Theory Application with RF-CONCRETE Columns Add-on Module
In this article, we will analyze the results obtained automatically for the reinforcement calculation.
The parameters remain the same and are listed below:
- Permanent loads: Ng = 1,390 kN
- Variable loads: Nq = 1,000 kN
- Column length: l = 2.1 m
- Rectangular cross-section: width b = 40 cm / height h = 45 cm
- Column's self-weight: negligible
- Column not integrated into bracing
- Concrete strength class: C25/30
- Steel: S 500 A for inclined graph
- Diameter of longitudinal reinforcement: ϕ = 20 mm
- Diameter of transverse reinforcement: ϕt = 8 mm
- Concrete cover: 3 cm
Real Cross-Section to Be Calculated
Since it is impossible in RF‑CONCRETE Columns to optimize the cross-section height, the section's real height h is directly modified and set to 45 cm.

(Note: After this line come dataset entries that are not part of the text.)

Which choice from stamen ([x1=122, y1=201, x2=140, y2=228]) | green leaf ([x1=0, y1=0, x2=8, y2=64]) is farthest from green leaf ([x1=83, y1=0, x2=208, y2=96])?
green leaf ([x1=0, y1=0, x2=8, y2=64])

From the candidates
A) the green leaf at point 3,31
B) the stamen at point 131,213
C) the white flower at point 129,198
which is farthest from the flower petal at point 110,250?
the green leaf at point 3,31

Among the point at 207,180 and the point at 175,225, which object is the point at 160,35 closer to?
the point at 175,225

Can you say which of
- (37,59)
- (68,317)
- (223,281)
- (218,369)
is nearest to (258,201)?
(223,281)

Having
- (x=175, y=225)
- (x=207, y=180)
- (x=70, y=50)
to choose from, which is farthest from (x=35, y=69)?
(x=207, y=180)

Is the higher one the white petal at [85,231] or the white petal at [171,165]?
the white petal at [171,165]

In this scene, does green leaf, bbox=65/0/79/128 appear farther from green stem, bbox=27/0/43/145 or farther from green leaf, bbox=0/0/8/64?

Image 02 shows the steps to change the height of the rectangular cross-section in RF‑CONCRETE Columns.
Material Properties
The formulas for the materials' strength and strain are described in detail in the technical article mentioned above.

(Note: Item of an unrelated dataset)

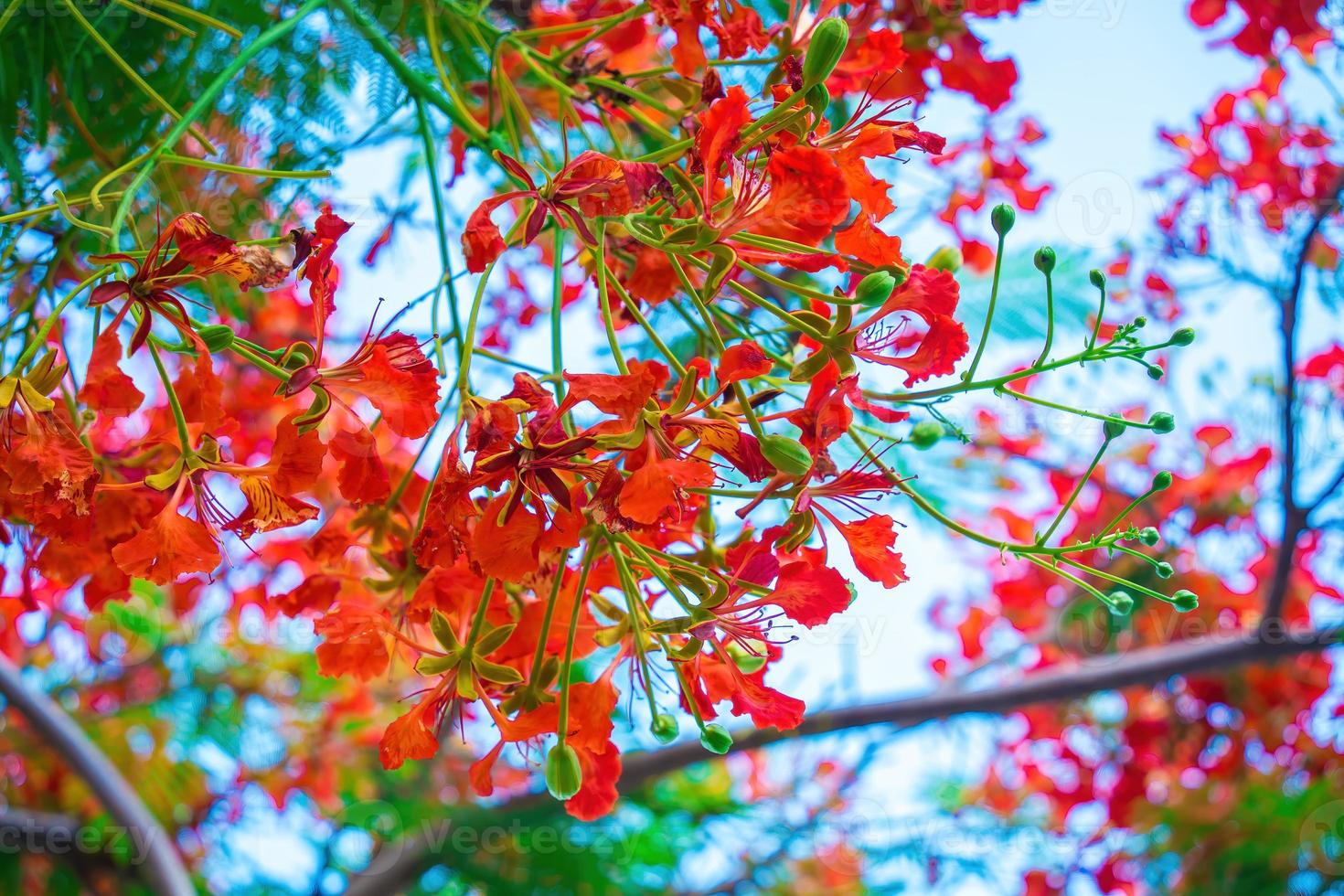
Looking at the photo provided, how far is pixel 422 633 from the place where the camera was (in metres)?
1.12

Total area of pure concrete section
Ac = b ⋅ h = 0.40 ⋅ 0.45 = 0.18 m²
Design value of the compressive strength of concrete
fcd = 16.7 MPa
Relative compression strain for maximum stress
εc2 = 2‰
Design yield strength of reinforcing steel
fyd= 435 MPa
Limit strain in reinforcement
εud = 2.17‰
Stress in reinforcement
σs = 400 MPa
In order to verify the material settings in RF‑CONCRETE Columns, Image 03 shows the expected stresses and strains for the concrete and the required reinforcement.
Ultimate Limit State
Ultimate limit state design loads
NEd = 1.35 ⋅ Ng + 1.5 ⋅ Nq
NEd = 1.35 ⋅ 1390 + 1.5 ⋅ 1000 = 3.38 MN
NEd ... Design value of acting axial force
Second-Order Effects Not Taken into Account in ULS
As the model is identical for this article and the one that serves as a basis for comparison, we have modeled the same column restrained at the base and free at the head to be able to apply the load correctly at the column head. However, we consider that the column is still fixed at the head to some beams. For this, we have applied an effective length factor to the column, which allows for modifying the column's slenderness value.

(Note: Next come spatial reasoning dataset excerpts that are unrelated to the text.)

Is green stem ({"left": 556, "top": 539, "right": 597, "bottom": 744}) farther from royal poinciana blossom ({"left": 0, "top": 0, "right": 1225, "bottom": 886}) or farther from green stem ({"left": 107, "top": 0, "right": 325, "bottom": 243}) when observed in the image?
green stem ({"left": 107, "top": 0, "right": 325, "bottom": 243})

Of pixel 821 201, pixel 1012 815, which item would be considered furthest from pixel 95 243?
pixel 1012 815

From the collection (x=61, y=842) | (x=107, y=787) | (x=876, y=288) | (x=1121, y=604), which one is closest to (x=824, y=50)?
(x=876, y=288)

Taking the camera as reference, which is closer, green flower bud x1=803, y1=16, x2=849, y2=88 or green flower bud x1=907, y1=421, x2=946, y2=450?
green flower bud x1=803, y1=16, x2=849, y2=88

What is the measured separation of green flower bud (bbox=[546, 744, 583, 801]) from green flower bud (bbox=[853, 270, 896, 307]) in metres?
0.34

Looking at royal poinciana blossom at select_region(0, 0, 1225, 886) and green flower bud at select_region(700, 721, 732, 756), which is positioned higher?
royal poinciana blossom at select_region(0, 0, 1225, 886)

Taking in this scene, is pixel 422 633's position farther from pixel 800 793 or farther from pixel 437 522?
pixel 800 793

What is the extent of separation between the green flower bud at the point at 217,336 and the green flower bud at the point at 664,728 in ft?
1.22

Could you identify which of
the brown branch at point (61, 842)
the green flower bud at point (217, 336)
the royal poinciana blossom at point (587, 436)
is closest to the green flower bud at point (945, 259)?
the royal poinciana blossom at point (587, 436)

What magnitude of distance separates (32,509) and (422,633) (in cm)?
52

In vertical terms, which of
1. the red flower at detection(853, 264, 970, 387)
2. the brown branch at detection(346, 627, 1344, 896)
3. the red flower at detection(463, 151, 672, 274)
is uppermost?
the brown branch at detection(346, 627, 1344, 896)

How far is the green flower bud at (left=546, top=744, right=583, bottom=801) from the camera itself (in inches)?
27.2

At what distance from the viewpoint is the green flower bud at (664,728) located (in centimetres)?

Effective length factor according to EN 1992-1-1 - 5.8.3.2 (3) - Formula 5.15
kcr = 0.59
Slenderness according to EN 1992-1-1 - 5.8.3.2 (1) - Formula 5.14
λz = 10.73 m
Limiting slenderness according to EN 1992-1-1 - 5.8.3.1 (1) - Formula 5.13N
n = 1.125
λlim = 20 ⋅ 07. ⋅ 1.1 ⋅ 0.7 / √1.125 = 10.16 m
λz > λlim → The condition is not fulfilled.
However, we are still going to calculate in simple compression because, the difference being small, we will see later that with the mechanical ratio of the reinforcements, the condition will be respected. For this, Image 05 describes how to deactivate the possibility of having buckling around each axis of the cross-section in RF‑CONCRETE Columns.
Load-Bearing Cross-Section
Equilibrium force of concrete
Fc = Ac ⋅ fcd = 0.40 ⋅ 0.45 ⋅ 16.7 = 3 MN
Equilibrium force of reinforcement
Fs = NEd - Fc = 3.38 - 3 = 0.38 MN
We deduce the corresponding reinforcement area:
Reinforcement area
As = Fs / σs = 0.38 / 400 ⋅ 104 = 9.5 cm²
Having configured steels with a diameter of 20 mm in RF‑CONCRETE Columns, the reinforcements provided and determined automatically by the module are 4 members, with a distribution in the corners, as requested; that is, 1 HA 20 per corner. Therefore, the result of the cross-sectional area of reinforcement is as follows:
As = 4 ⋅ 3.142 = 12.57 cm²
Mechanical reinforcement ratio
ω = (As ⋅ fyd) / (Ac ⋅ fcd) = 0.182
Final check of limiting slenderness
λlim = (20 ⋅ 0.7 ⋅ √(1 + 2 ⋅ 0.182) ⋅ 0.7) / √1.125 = 10.79 m
λz < λlim → The slenderness criterion is fulfilled.